WHAT YOU HAVE TO DO: For this task, output exactly the lines of the material below starting at the line with "Item preview, Blackbeard" and ending at the line with "Downtown Miami Deluxe"; pictures are to be excluded.
(DATASET Opens)
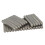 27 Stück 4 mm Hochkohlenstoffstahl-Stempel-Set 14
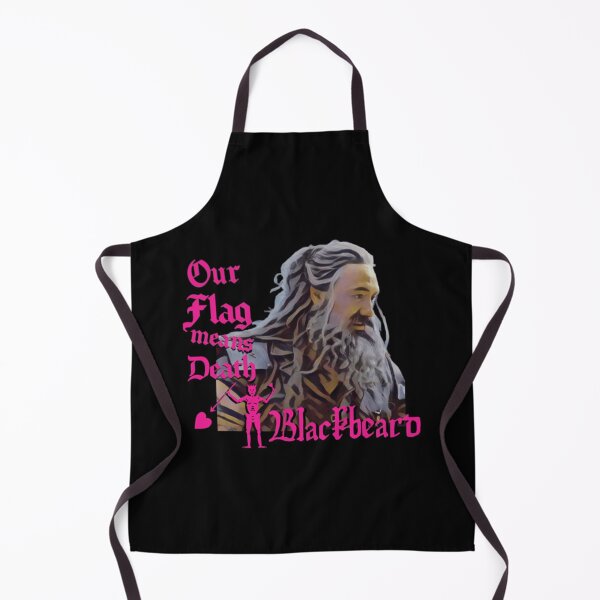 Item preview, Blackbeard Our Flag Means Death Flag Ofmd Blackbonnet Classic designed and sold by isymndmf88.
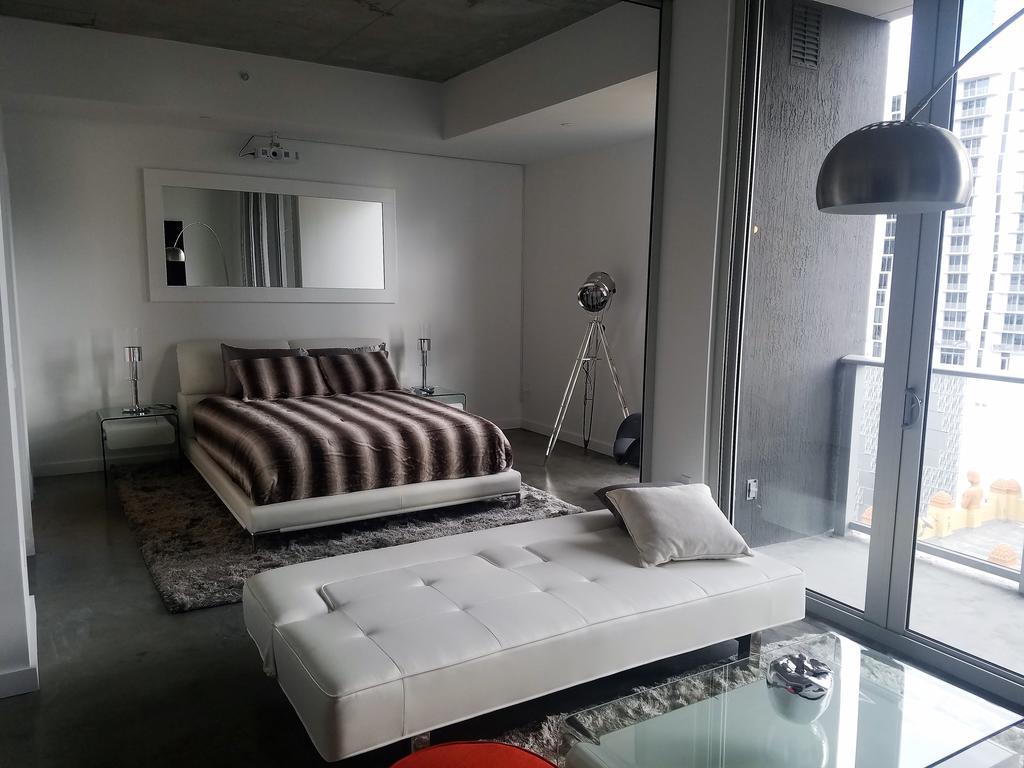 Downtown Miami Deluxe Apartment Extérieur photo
(DATASET Closes)
(DATASET Opens)
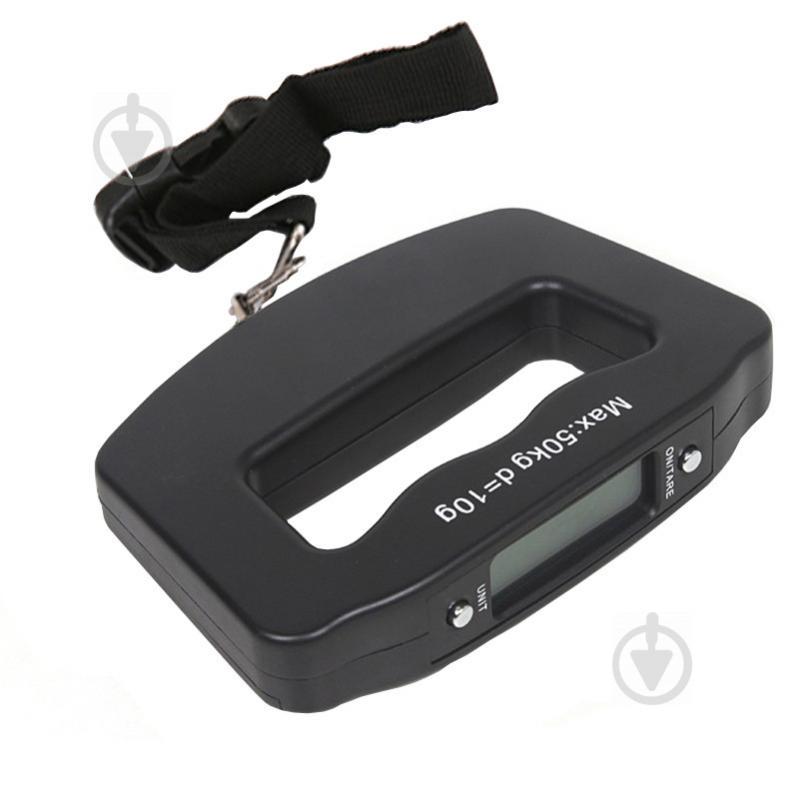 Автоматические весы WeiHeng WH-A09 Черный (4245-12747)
(DATASET Closes)
(DATASET Opens)
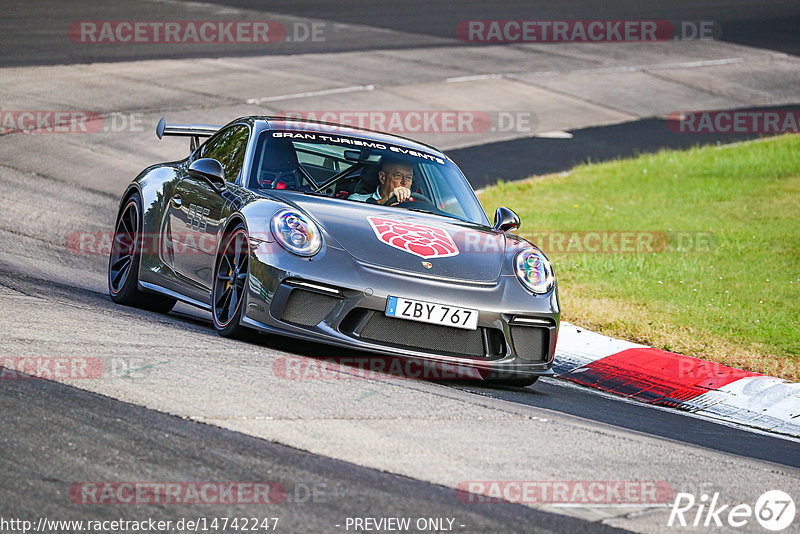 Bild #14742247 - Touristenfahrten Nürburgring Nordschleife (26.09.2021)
(DATASET Closes)
WORKED SOLUTION:
 Item preview, Blackbeard Our Flag Means Death Flag Ofmd Blackbonnet Classic designed and sold by isymndmf88.
 Downtown Miami Deluxe Apartment Extérieur photo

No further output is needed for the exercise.